### Action item
Copy out only the span from the line with "family: Felidae" to the end of the data, both ends kept, word for word.

= Beginning of Section =

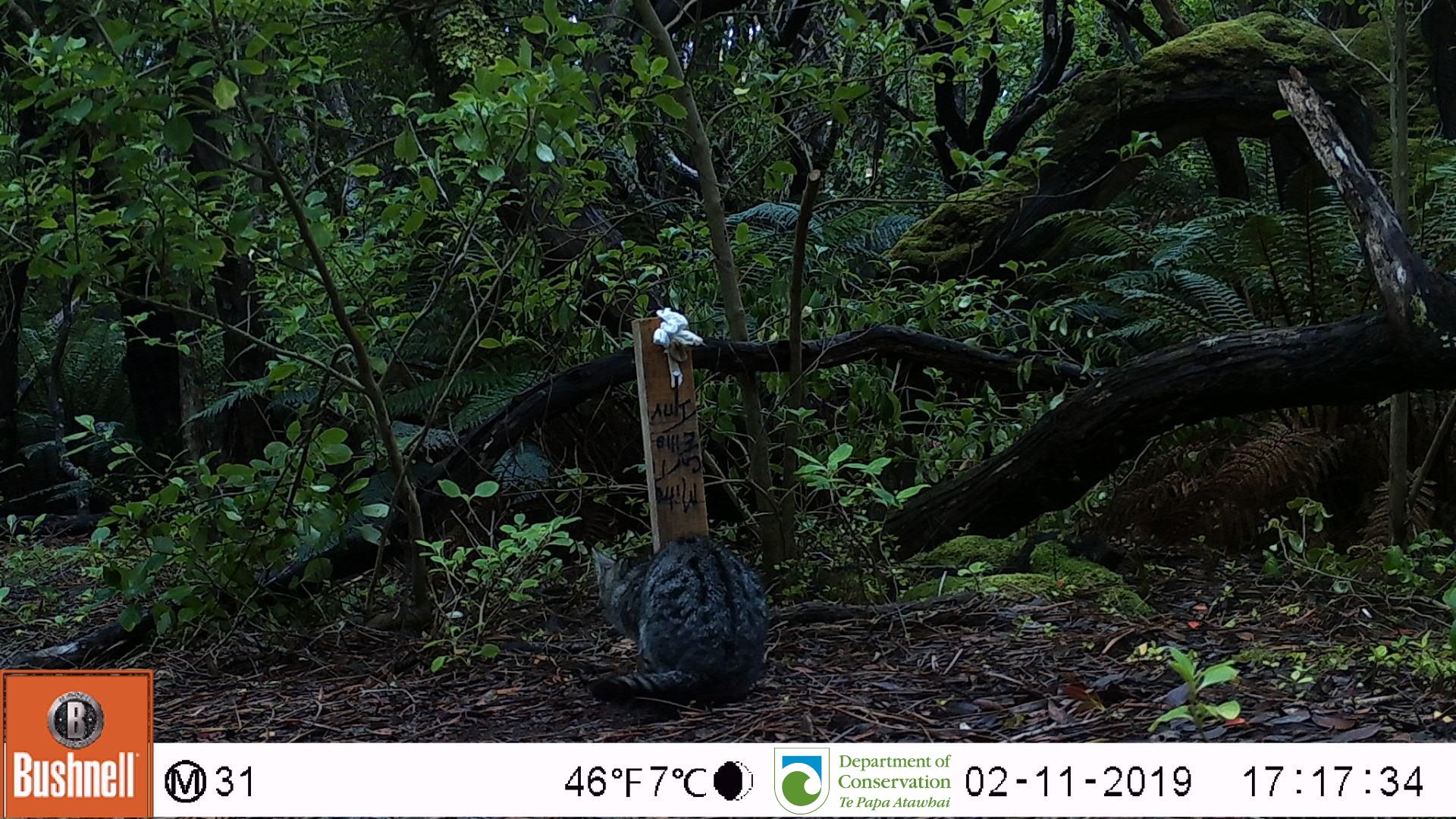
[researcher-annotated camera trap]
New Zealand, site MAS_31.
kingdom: Animalia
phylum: Chordata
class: Mammalia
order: Carnivora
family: Felidae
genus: Felis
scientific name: Felis catus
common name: domestic cat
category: cat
Cat (domestic cat) (Felis catus).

= End of Section =

### Solution below
family: Felidae
genus: Felis
scientific name: Felis catus
common name: domestic cat
category: cat
Cat (domestic cat) (Felis catus).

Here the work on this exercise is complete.